Last fiscal year the directorate wrapped up multi-year testing of the Block III Apache attack helicopter, and continued testing a variety of unmanned aircraft and sensors. Going forward, these are expected to remain significant growth areas. Personnel parachutes like the Advanced Ram Air Parachute System (ARAPS) and cargo parachutes like the Joint Precision Air Drop System (JPADS) will see an increased amount of testing. NASA will also continue testing relating to the parachute system of the Orion space capsule, though this testing is a small fraction of the directorate's overall workload. Ware predicts all divisions within the directorate except electronic warfare will see workload increases in the new fiscal year, which he credits in large part to the excellence of the directorate's workforce.

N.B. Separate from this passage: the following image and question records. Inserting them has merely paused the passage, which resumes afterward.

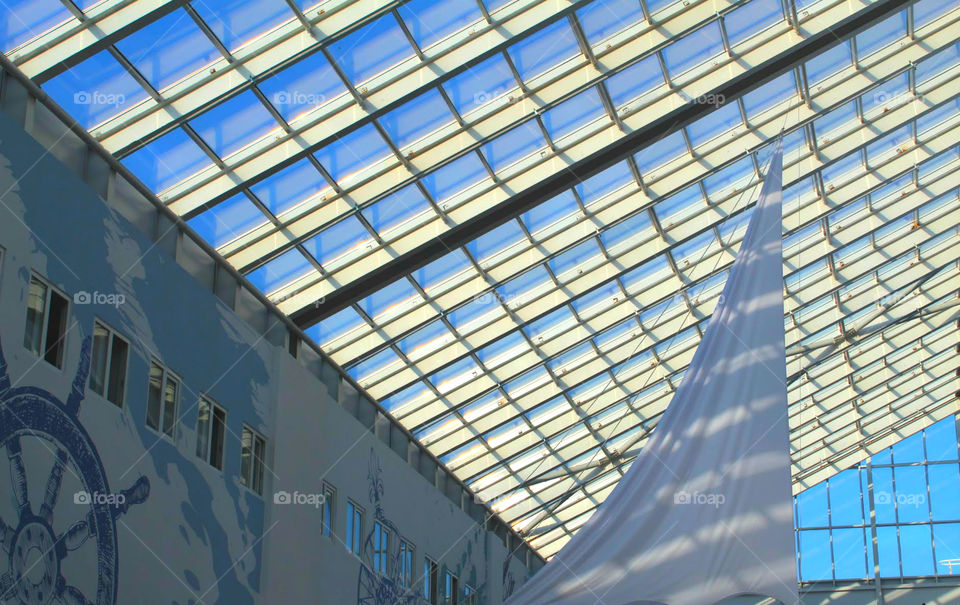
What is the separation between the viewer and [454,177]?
20594mm

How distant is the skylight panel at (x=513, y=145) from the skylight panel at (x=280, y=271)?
376cm

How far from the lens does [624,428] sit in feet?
114

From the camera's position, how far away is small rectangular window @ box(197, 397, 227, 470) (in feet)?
56.1

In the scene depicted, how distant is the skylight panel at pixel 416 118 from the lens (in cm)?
1859

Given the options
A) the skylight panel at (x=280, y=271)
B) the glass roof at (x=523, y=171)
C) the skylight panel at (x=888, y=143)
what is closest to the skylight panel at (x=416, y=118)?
the glass roof at (x=523, y=171)

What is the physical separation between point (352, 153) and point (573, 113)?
163 inches

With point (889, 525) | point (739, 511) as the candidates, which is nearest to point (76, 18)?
point (739, 511)

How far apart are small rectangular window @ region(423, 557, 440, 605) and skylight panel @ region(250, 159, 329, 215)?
11761 millimetres

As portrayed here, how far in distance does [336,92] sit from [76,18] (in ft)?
14.2

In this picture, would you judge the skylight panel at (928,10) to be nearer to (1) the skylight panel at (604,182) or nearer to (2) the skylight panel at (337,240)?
(1) the skylight panel at (604,182)

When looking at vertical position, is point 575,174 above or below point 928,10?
below

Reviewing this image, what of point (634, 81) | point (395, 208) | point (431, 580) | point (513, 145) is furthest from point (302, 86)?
point (431, 580)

“We saw a 20 to 25 percent increase in workload for five years straight,” said Ware. “Much can be attributed to the war, but a lot of it was getting repeat and word-of-mouth business. We are more than just a range: our personnel try to address customer needs.”
CRTC and TRTC
The Cold Regions Test Center's workload dipped from the five year high it experienced in fiscal year 2011, but the test center was still busy conducting nine cold weather storage tests, as well as extensive evaluations of the M1A2 Abrams tank and the Load Handling System Compatible Water Tank Rack.
The Tropic Regions Test Center's labor hours, meanwhile, were about the same as the previous fiscal year. In addition to large-scale testing of three Mine Resistant Ambush Protected (MRAP) vehicles in the South American nation of Suriname early in the fiscal year, tropic testers put an upgraded helmet through its paces in the jungles of Panama and continued various storage tests. The test center is also planning another major vehicle test in Suriname slated for late next year.
Though test budgets are expected to decline in coming years, YPG senior leaders are confident customers will continue to seek out the proving ground for its technical expertise, highly instrumented ranges, and customer-focused culture.
“There are programs that need to conduct environmental and developmental testing, and YPG is a great place to do it,” said Harris. “We have a great reputation both in the United States and among our partner nations. YPG's work is critical to the defense of the nation.”
“There is almost unlimited potential here in terms of what we can do,” added Young. “I'm confident that as long as we have the right mentality and maintain flexibility, modularity and adaptability, we are going to survive extremely well.”
Mark Schauer writes for The Outpost, the on-base newspaper at Yuma Proving Ground.